» Exercise goal:
Copy the lines below word for word, starting at the line that contains "At what distance from the" and ending at the line that contains "2307 millimetres".

════════

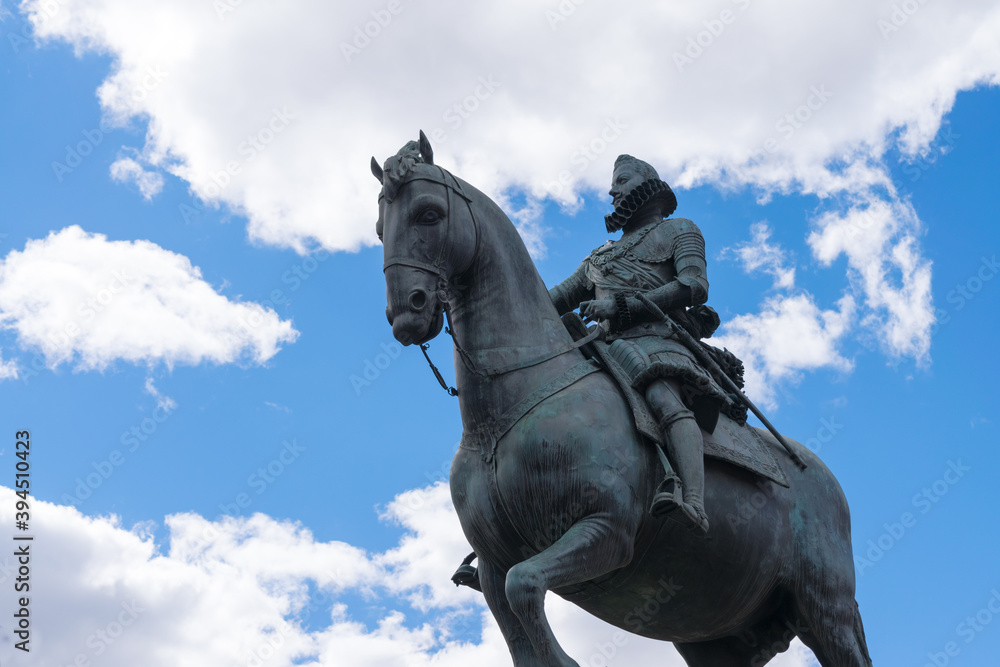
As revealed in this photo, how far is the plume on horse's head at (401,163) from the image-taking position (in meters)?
9.14

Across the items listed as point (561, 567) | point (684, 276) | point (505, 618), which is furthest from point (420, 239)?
point (505, 618)

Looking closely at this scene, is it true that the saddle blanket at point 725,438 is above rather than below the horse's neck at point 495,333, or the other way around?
below

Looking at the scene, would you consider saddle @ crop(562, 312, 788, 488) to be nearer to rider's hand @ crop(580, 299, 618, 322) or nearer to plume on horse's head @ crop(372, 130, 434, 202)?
rider's hand @ crop(580, 299, 618, 322)

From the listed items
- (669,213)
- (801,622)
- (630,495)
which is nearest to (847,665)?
(801,622)

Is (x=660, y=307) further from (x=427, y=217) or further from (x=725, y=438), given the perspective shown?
(x=427, y=217)

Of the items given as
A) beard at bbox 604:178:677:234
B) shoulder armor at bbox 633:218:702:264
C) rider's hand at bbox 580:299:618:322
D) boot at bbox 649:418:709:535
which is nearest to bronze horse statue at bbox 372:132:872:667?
boot at bbox 649:418:709:535

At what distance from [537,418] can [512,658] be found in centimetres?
203

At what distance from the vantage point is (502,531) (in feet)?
29.8

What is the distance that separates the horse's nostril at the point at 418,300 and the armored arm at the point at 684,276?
2307 millimetres

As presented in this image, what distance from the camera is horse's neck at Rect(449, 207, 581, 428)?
922 cm

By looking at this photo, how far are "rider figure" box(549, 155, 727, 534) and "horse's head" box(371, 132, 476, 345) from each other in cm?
167

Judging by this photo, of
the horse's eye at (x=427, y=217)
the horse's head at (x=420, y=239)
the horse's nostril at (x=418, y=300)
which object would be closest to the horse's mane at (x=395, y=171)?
the horse's head at (x=420, y=239)

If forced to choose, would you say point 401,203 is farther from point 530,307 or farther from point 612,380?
point 612,380

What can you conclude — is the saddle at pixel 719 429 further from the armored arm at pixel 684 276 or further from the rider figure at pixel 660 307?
the armored arm at pixel 684 276
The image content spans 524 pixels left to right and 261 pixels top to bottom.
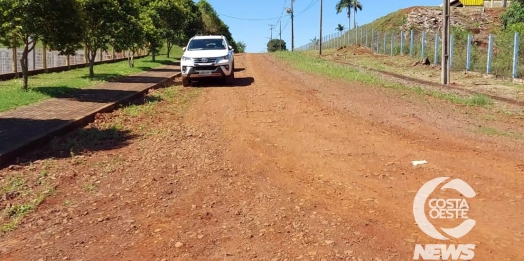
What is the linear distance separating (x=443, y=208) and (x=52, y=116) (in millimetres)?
8053

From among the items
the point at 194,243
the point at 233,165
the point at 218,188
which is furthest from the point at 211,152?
the point at 194,243

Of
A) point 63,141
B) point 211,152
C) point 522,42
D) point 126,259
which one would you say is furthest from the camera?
point 522,42

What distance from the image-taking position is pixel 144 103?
13258 mm

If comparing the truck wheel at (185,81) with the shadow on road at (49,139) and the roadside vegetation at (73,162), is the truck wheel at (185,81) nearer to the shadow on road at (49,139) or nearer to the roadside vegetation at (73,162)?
the roadside vegetation at (73,162)

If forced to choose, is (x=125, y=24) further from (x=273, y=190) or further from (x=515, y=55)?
(x=273, y=190)

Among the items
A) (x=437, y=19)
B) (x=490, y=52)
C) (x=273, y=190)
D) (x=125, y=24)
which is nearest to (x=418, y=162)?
(x=273, y=190)

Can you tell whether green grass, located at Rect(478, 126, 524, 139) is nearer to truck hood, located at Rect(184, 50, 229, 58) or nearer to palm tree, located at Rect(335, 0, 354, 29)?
truck hood, located at Rect(184, 50, 229, 58)

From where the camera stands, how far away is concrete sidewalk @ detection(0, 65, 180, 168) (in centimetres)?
769

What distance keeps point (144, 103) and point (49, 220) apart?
8575 mm

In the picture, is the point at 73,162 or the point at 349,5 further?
the point at 349,5

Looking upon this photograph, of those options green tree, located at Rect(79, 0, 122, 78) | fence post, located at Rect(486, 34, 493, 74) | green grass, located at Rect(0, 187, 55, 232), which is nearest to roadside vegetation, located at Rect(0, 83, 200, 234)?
green grass, located at Rect(0, 187, 55, 232)

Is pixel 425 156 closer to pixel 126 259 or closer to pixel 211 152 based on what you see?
pixel 211 152

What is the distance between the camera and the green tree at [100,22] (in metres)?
19.6

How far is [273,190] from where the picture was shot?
5.57 meters
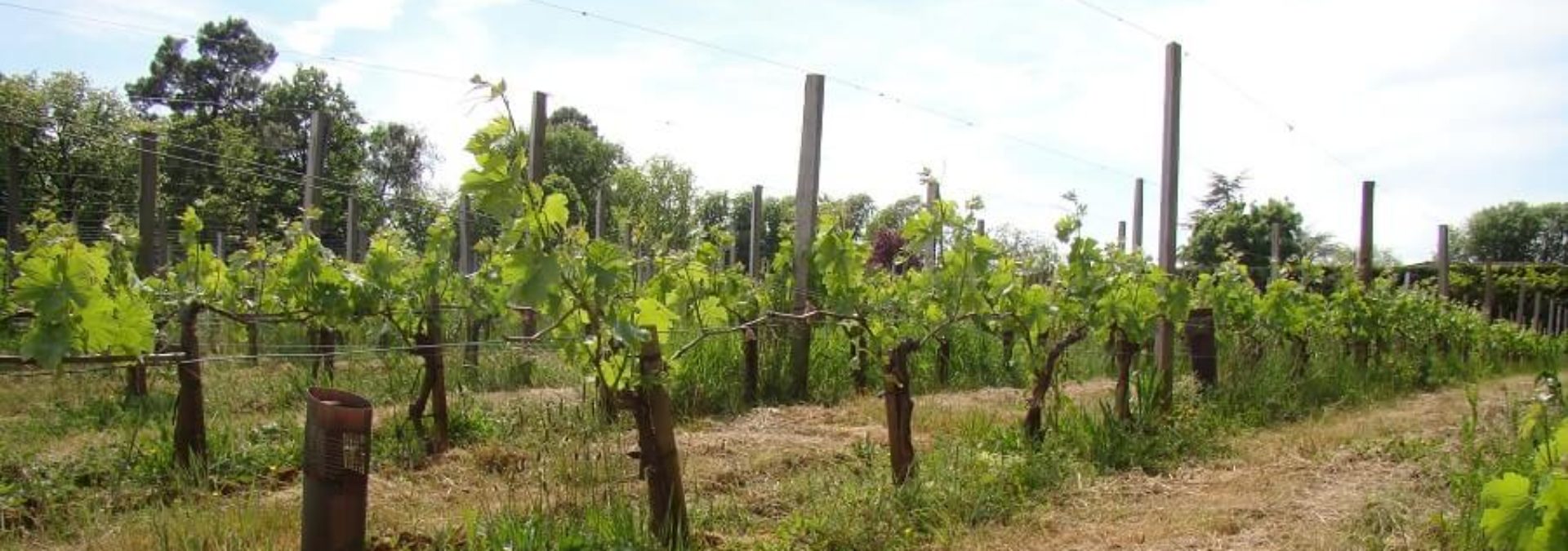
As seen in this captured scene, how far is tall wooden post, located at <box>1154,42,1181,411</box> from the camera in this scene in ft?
24.3

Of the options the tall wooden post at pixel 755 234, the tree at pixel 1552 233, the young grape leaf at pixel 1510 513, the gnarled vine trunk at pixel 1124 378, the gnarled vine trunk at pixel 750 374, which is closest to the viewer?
the young grape leaf at pixel 1510 513

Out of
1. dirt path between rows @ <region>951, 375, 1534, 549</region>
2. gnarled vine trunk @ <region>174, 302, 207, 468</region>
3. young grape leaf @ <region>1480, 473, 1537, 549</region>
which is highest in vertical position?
young grape leaf @ <region>1480, 473, 1537, 549</region>

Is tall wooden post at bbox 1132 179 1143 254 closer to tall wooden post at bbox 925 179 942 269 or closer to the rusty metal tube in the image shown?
Result: tall wooden post at bbox 925 179 942 269

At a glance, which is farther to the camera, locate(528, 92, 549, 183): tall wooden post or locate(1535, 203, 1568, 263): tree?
locate(1535, 203, 1568, 263): tree

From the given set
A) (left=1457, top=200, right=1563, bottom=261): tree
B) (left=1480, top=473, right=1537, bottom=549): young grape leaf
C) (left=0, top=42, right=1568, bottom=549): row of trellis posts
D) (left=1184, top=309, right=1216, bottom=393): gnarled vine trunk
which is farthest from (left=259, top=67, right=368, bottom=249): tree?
(left=1457, top=200, right=1563, bottom=261): tree

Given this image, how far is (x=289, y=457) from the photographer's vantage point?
16.6 feet

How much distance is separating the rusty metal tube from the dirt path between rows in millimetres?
2070

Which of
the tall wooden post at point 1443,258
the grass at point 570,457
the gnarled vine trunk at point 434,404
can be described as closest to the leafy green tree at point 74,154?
the grass at point 570,457

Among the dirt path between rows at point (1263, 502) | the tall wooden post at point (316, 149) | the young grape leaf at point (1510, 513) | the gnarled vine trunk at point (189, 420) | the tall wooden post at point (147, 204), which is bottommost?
the dirt path between rows at point (1263, 502)

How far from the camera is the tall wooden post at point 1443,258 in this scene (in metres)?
15.9

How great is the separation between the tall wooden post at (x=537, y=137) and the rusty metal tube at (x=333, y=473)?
5100 mm

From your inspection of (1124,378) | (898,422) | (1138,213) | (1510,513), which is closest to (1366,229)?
(1138,213)

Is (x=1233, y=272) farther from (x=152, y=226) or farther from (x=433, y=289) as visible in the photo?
(x=152, y=226)

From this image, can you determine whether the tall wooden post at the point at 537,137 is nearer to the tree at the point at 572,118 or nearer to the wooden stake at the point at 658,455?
the wooden stake at the point at 658,455
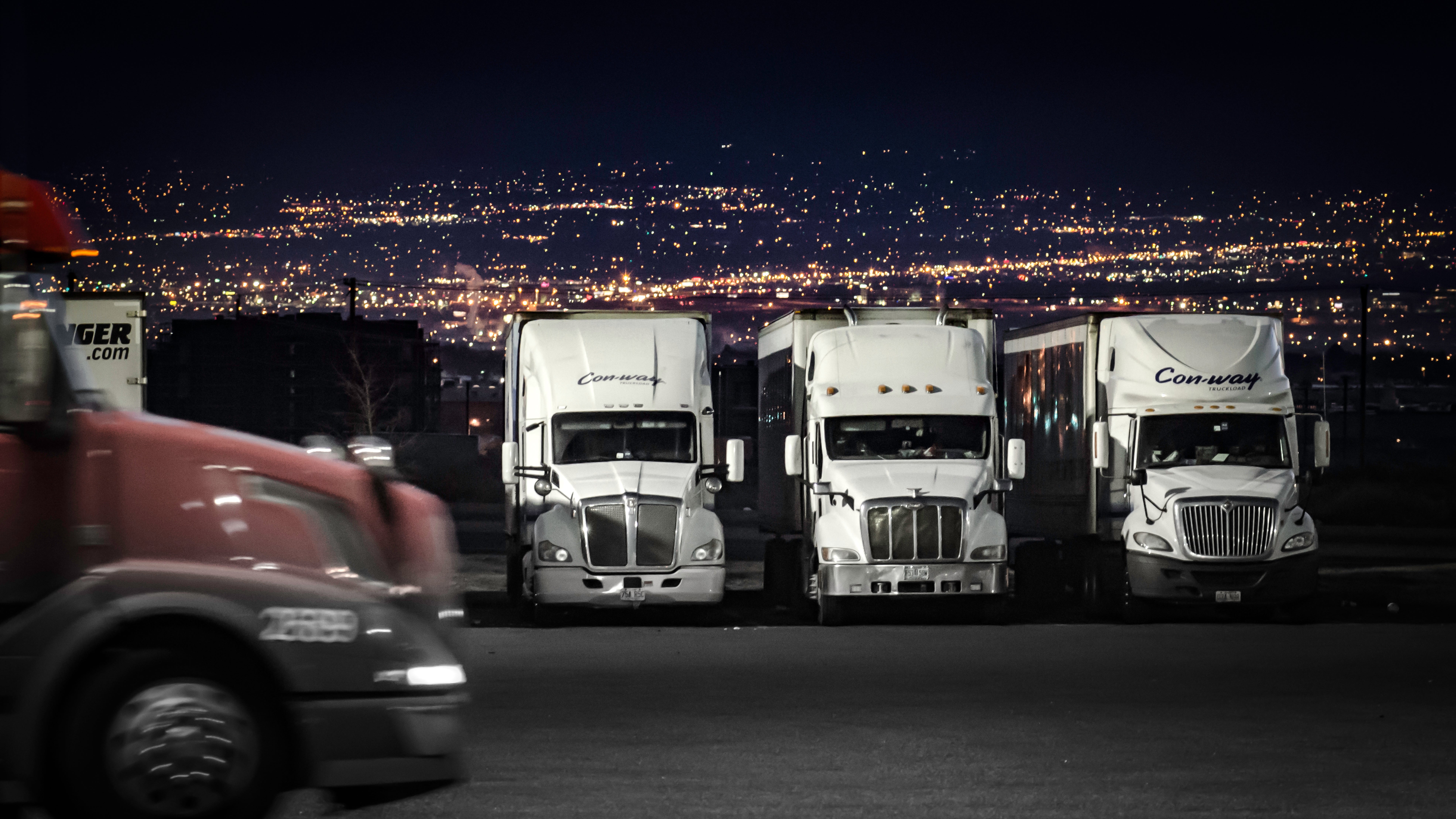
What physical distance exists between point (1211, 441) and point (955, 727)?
10.1 meters

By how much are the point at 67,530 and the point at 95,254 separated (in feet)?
7.13

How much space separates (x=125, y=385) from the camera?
22781 millimetres

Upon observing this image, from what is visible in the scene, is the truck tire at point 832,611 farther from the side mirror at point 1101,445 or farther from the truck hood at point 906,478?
the side mirror at point 1101,445

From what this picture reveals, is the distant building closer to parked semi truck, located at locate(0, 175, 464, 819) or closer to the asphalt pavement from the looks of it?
the asphalt pavement

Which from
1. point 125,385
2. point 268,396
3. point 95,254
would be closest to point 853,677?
point 95,254

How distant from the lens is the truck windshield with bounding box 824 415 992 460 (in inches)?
815

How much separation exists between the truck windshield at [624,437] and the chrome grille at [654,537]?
1106 millimetres

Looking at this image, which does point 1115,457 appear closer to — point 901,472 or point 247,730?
point 901,472

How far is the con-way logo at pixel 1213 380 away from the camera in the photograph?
68.2ft

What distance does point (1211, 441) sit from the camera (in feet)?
68.7

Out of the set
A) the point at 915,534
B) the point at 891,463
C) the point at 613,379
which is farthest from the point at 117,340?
the point at 915,534

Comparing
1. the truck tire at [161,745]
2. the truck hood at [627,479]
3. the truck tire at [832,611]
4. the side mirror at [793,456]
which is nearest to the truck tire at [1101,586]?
the truck tire at [832,611]

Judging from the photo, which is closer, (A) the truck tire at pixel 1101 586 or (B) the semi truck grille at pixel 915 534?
(B) the semi truck grille at pixel 915 534

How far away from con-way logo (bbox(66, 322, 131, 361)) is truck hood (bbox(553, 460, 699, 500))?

════════

» Answer for the task:
At what distance from the vantage point is (502,531) (in feet)?
29.8

What is the distance that separates the horse's nostril at the point at 418,300 and the armored arm at the point at 684,276?
2307 millimetres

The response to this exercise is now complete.